Kelly is the eldest of ten children, born on October 16, 1929 into a staunchly Irish republican family from Bailieborough, County Cavan.

Kelly is a central figure in the Arms Crisis, having traveled to Hamburg to arrange the purchase of arms. It emerges later that Neil Blaney had ordered him to do so outside normal legal channels, but before the weapons arrive the Gards Special Detective Unit hears of the plan and informs the Taoiseach, Jack Lynch, aborting the importation and resulting in criminal charges for the plotters. Although in his summation the judge says it is no defence for Kelly to say that he believes that the government authorised the importation of arms, Kelly is acquitted.

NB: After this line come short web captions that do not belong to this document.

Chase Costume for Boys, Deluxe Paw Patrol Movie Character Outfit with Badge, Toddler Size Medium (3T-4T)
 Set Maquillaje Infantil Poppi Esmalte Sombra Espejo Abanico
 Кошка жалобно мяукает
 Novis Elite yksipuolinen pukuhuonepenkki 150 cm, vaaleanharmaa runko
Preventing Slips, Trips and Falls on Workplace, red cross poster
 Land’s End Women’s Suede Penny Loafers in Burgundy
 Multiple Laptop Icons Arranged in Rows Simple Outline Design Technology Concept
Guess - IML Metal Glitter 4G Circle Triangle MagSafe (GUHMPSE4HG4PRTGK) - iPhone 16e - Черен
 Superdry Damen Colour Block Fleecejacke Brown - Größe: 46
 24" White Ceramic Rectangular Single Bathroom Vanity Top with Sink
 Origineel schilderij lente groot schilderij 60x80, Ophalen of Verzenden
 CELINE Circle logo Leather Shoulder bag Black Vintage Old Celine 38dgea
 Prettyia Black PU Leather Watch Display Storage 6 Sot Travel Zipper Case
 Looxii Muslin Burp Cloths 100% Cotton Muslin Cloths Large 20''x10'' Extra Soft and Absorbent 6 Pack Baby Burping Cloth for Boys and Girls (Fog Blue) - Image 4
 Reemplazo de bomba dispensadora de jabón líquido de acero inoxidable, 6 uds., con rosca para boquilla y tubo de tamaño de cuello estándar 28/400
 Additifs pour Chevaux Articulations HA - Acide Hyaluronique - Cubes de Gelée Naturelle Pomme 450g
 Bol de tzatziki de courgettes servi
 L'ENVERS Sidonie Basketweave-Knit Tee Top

Despite his acquittal, Kelly suffers financially because he had felt compelled to resign from the Army even before the prosecution was brought. He prints and publishes a personal memoir in paperback format called Orders for the Captain? in 1971.

Kelly never denies his involvement in extra-legal arms purchase talks, but contends that he had been ordered to do so by some ministers. A typical version of the events is found in a 1993 hostile biography of Charles Haughey, claiming: “As early as October 1969, to the certain knowledge of Charles Haughey, James Gibbons, the Department of Justice, the Special Branch and Army Intelligence, there were meetings with leading members of the IRA, when they were promised money and arms. The critical encounter took place in Bailieborough, County Cavan, on Saturday, 4 October 1969. It had been arranged by Captain James Kelly, an army intelligence officer, and Cathal Goulding. Kelly, at that stage, was already the subject of several security reports to the Secretary of the Department of Justice, Peter Berry, from the Special Branch, implicating Kelly with subversives and with promises of money and of arms.” Kelly never objected to such versions of the events of 1969.

Kelly is elected vice-chairman of Aontacht Éireann. Aontacht Éireann meets with little success at the polls and by 1980 he has joined Fianna Fáil, becoming a member of its national executive. Following the first applications of the 1987 Extradition (European Convention on the Suppression of Terrorism) Act, he resigns from the party in 1989 in opposition to the extradition of Provisional IRA prisoners to the United Kingdom. He also serves twice as President of the 1916-1921 Club. He launches a successful defamation case against Garret FitzGerald over an article in The Irish Times.

James Kelly dies on July 16, 2003 and is buried in Glasnevin Cemetery in Dublin. The epitaph on his grave is “Put not your trust in princes,” a quote from Psalm 146.